Member of the National Assembly of Pakistan
- In office 2002–2013
- Constituency: Reserved Seat for women

Member of the Senate of Pakistan
- Incumbent
- Assumed office 2024

Personal details
- Born: 5 January 1975 (age 51)
- Party: PPP (2002-present)

= Rubina Qaimkhani =

Pakistani politician

Rubina Saadat Qaimkhani is a Pakistani politician, born 5 January 1975. She had been a member of the Provincial Assembly of Sindh from June 2013 to May 2018. Previously, she had been a member of the National Assembly of Pakistan from 2002 to 2013.

==Political career==
She was elected to the National Assembly of Pakistan as a candidate of Pakistan Peoples Party (PPP) on a seat reserved for women from Sindh in the 2002 Pakistani general election.
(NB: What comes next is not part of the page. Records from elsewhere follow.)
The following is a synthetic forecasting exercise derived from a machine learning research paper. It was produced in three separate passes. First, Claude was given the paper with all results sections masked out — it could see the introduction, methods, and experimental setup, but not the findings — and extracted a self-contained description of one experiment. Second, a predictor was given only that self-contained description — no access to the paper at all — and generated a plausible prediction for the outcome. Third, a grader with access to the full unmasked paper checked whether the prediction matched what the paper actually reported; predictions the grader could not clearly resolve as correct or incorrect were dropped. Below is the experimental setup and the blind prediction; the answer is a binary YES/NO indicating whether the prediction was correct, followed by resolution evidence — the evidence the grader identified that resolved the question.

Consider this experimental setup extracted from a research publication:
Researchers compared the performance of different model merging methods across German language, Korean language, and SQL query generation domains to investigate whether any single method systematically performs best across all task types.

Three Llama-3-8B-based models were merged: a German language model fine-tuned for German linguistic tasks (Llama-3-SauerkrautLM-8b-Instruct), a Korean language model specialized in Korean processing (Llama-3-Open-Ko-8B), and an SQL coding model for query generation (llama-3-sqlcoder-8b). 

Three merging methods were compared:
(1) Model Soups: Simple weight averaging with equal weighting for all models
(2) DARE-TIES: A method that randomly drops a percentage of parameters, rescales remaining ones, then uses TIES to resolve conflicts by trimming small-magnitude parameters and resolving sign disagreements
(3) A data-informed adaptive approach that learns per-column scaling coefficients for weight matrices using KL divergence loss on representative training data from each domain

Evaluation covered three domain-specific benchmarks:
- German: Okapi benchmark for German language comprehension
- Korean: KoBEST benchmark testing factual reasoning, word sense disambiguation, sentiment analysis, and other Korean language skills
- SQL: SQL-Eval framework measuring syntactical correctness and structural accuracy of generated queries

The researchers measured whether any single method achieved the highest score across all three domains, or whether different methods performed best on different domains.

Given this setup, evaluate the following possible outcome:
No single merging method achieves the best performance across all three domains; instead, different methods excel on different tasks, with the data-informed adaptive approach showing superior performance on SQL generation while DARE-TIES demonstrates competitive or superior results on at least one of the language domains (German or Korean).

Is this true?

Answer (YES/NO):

She was re-elected to the National Assembly of Pakistan as a candidate of PPP on a seat reserved for women from Sindh in the 2008 Pakistani general election. She served as federal parliamentary secretary for human rights during her second tenure as Member of the National Assembly.

She was elected to the Provincial Assembly of Sindh as a candidate of PPP on a seat reserved for women in the 2013 Pakistani general election. On 10 July 2013, she was inducted into the provincial Sindh cabinet of Chief Minister Syed Qaim Ali Shah and was appointed as Provincial Minister of Sindh for Population Welfare with the additional ministerial portfolios of Women Development, and Special Education. In May 2014, her ministerial portfolio of social welfare was removed.

In March 2015, she was removed from the cabinet.

==Family==
In March 2014, she filed for khula. In April 2014, the court dissolved the marriage.

In March 2018, her only son died in a car accident.